[The Black Dwarf by Sir Walter Scott]@TWC D-Link book
The Black Dwarf

CHAPTER IV
4/13

His body, thick and square, like that of a man of middle size, was mounted upon two large feet; but nature seemed to have forgotten the legs and the thighs, or they were so very short as to be hidden by the dress which he wore.

His arms were long and brawny, furnished with two muscular hands, and, where uncovered in the eagerness of his labour, were shagged with coarse black hair.

It seemed as if nature had originally intended the separate parts of his body to be the members of a giant, but had afterwards capriciously assigned them to the person of a dwarf, so ill did the length of his arms and the iron strength of his frame correspond with the shortness of his stature.

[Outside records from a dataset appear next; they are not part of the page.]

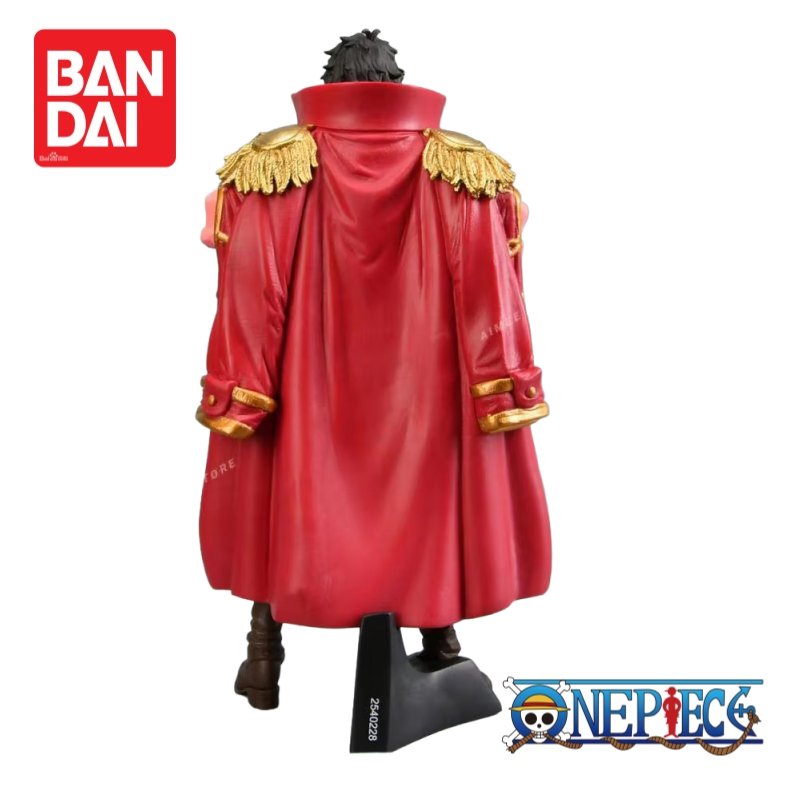 Anime Merchandise From Japan - 재고 있음 오리지널 반다이 반프레스토 100%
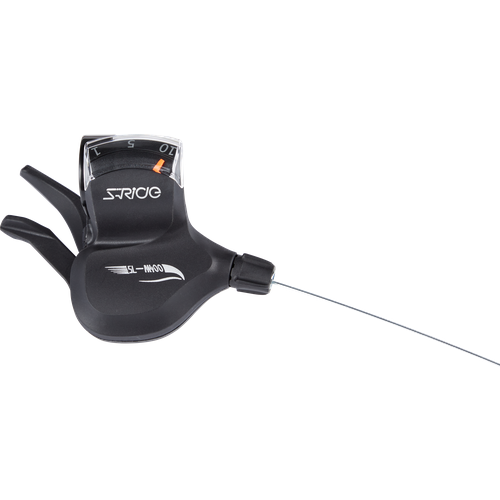 perchatki flisovye s uteplitelem norfin shifter Манетка S-Ride SL-M400 (10ск) для Shimano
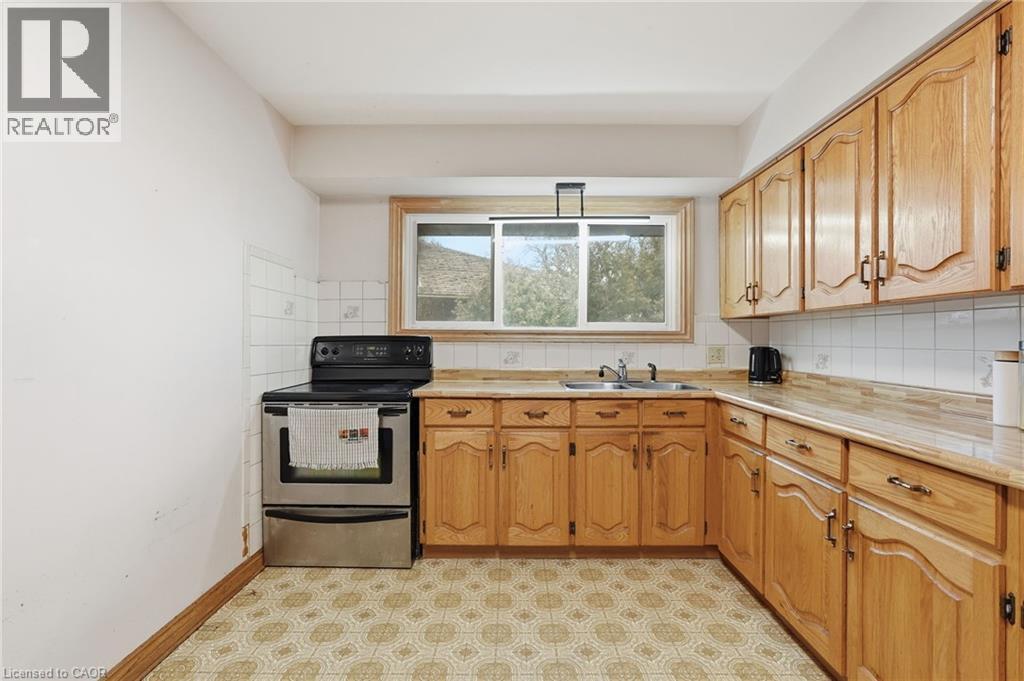 20 NELLIGAN Place - Image 12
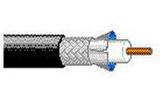 1694A 0105000Belden Inc.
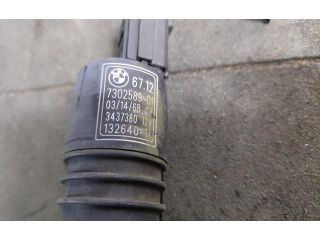 bontott BMW 4 Fényszórómosó Szivattyú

His clothing was a sort of coarse brown tunic, like a monk's frock, girt round him with a belt of seal-skin.

On his head he had a cap made of badger's skin, or some other rough fur, which added considerably to the grotesque effect of his whole appearance, and overshadowed features, whose habitual expression seemed that of sullen malignant misanthropy.
This remarkable Dwarf gazed on the two youths in silence, with a dogged and irritated look, until Earnscliff, willing to soothe him into better temper, observed, "You are hard tasked, my friend; allow us to assist you." Elliot and he accordingly placed the stone, by their joint efforts, upon the rising wall.